Quanto ao saber clássico preservado nos conventos basta lembrar o Nome da Rosa para sabermos que só foi preservado o que interessava à Igreja. O resto só não desapareceu porque os árabes o preservaram... ou foi recuperado como o palimpsesto de arquimedes

Anónimo disse...

Ó Rita, não estará a falar a sério! Deve haver qualquer ironia na sua mensagem que não percebo. Ou então estará mal informada ou prefere acreditar numas coisas e não noutras. Não é assim que se estuda a História.
Comecemos por Cirilo de Alexandria. Era homem de mau feitio, implacável e intolerante em termos de ideias, mas nada o liga directamente à desgraçada morte de Hypatia. Indirectamente, isso sim, porque o clima de intolerância criado por ele terá levado uma turba enlouquecida a torturar aquela mulher extraordinária. Poderá dizer, e se o disser concedo-lhe razão, que assim foi pior ainda para o cristianismo: em vez de obra de um, foi-o de muitos.
São Cirilo não foi "declarado" santo.

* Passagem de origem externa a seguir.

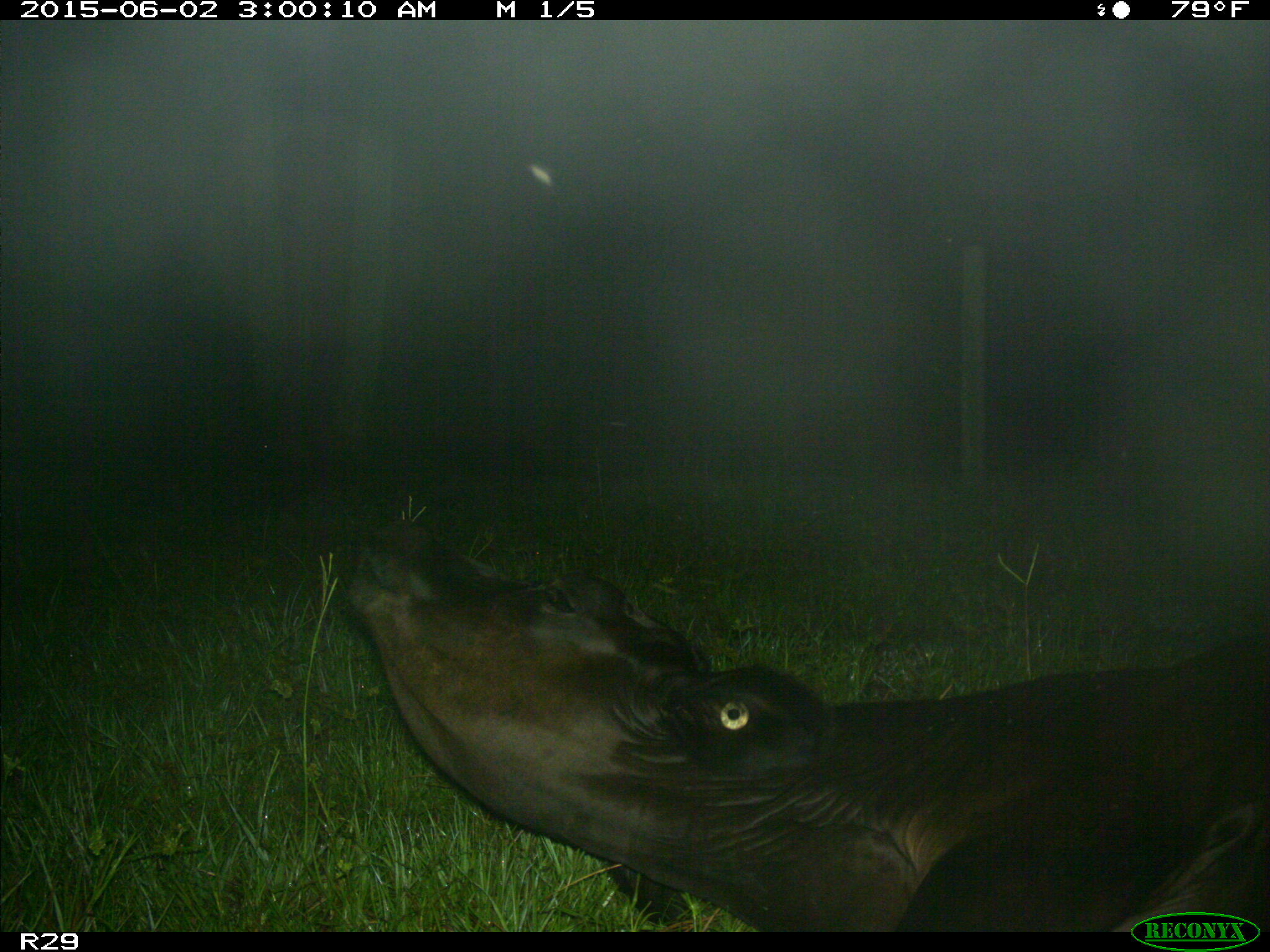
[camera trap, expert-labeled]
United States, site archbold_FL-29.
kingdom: Animalia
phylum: Chordata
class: Mammalia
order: Artiodactyla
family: Bovidae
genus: Bos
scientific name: Bos taurus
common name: domestic cow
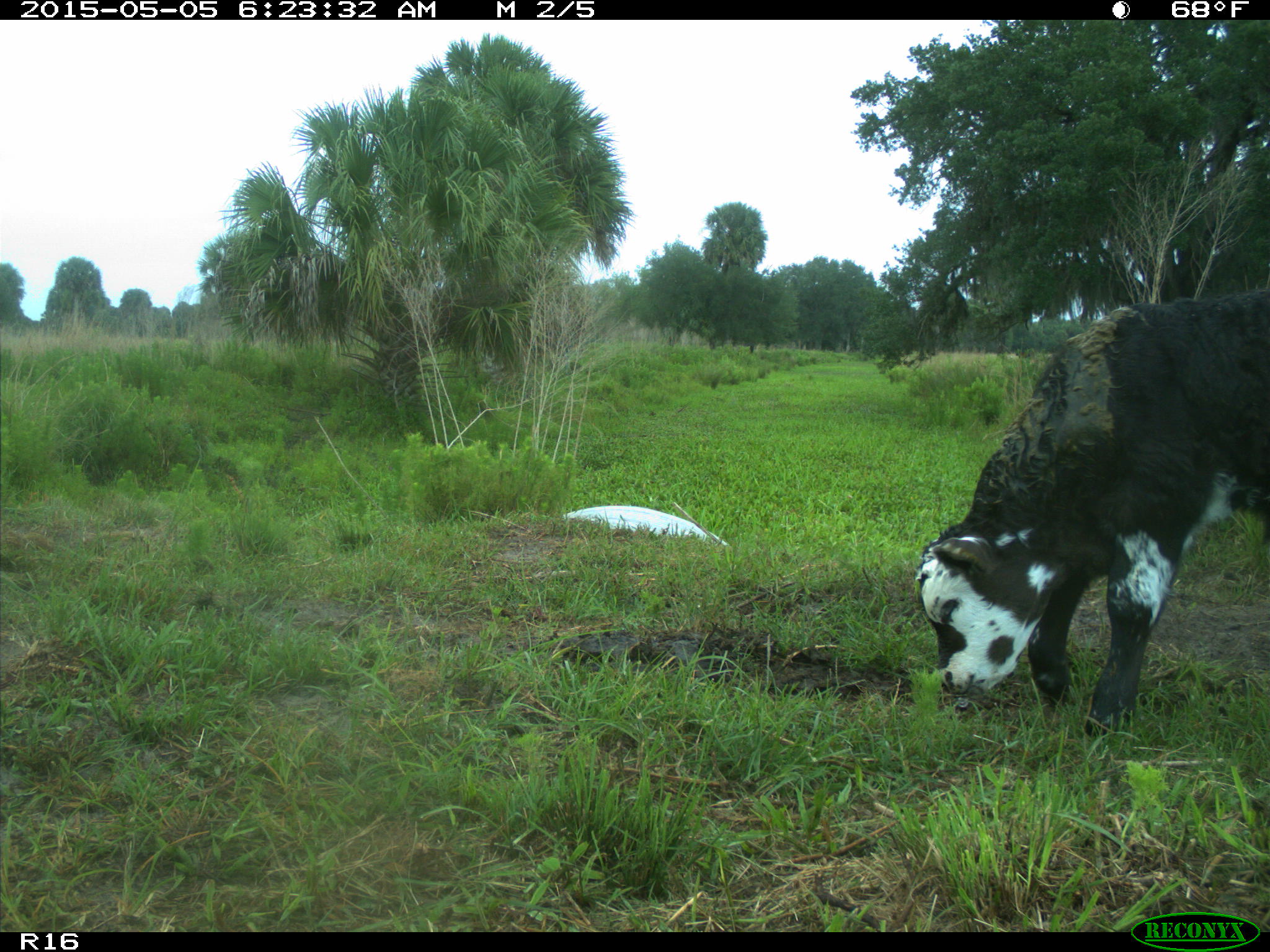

Nesse tempo não havia canonizações, e o culto de alguns cristãos como santos era resultado do juízo popular. (Mau juízo, diremos ambos, neste caso.) Doutor, sim, foi delarado já nos finais do século XIX. E isto porque, à parte as virtudes que pode não ter tido, foi fundamental na definição teológica da natureza humana e divina de Cristo.
Quanto à Biblioteca de Alexandria, não há nenhum autor sério que conceda grande credibiliadde às várias destruições que lhe são atribuídas. Nem sequer a final, de responsabilidade dos árabes. A própria biblioteca é em si mesma uma lenda, o que não quer dizer que não tenha existido e sido muito importante. Muitas das suas obras poderão mesmo ter sido pilhadas ou transferidas para a biblioteca de uma mesquita no Cairo. O pior foi a Olga Pombo ter tomado como verdade absoluta que os cristãos a queimaram várias vezes,a Palmira Silva ter citado apenas isso e a Rita ter transformado os cristãos nos seus únicos destruidores.
"O Nome da Rosa" é um dos livros mais honestos e credíveis de quantos misturam ficção e História. No entanto, o famoso tratado do riso de Aristóteles não é mais do que uma metáfora acerca de uma igreja tão triste e negativista que a sua pregação acabou por ser contraproducente. Os cristãos, com poucas esperanças de se salvar vendo que quase tudo lhes era proibido, entregavam-se a todos os prazeres nesta vida, já que a outra lhes parecia tão difícil de alcançar como felicidade eterna.
Peço-lhe desculpa, bem como à Palmira Silva, pelo tamanho da explicação.

Mauro Demarchi disse...

Daniel
Excelente resposta, criteriosa, polida, educada e erudita quanto aos fatos mencionados. O Sr. fala com conhecimento de causa.
Parabéns
Mauro Demarchi
www.familia.demarchi.nom.br

Cláudia S. Tomazi disse...

Com relação a biblioteca alexandrina: da sistémica, encadeia informações amealhando e remendando ou por hipótise, contudo em atribuir da história o uso e costume, factos quo?! Limitam-se por supostamente aflorar, amálgama de tensões em determinado contexto, fora demasiado duvidoso, cultivar do termo "honestidade" onde é dever honrar da memória.
E considera o post "artes liberais" compreendera a Universidade de Coimbra uma das mais antigas da Europa, formalizada por carta régia e confirmada por bula papal.

Brevemente discordo da seguinte frase da professora Palmira F. da Silva que: a partir de 529 "Dali em diante, os mosteiros passaram a deter o monopólio da educação". Em atribuir e tratando-se de concentrar esforços e desenvolver valores, fora delicado investir o crédito que o mundo outrora mergulhado em desacertos e redescobertas, pertinente a maioria da práctica activa das incursões, tivera labor (induto) cristão. Portanto, atenta a desenvolver e retribuir da dignidade que fora propósito de ordem consistente.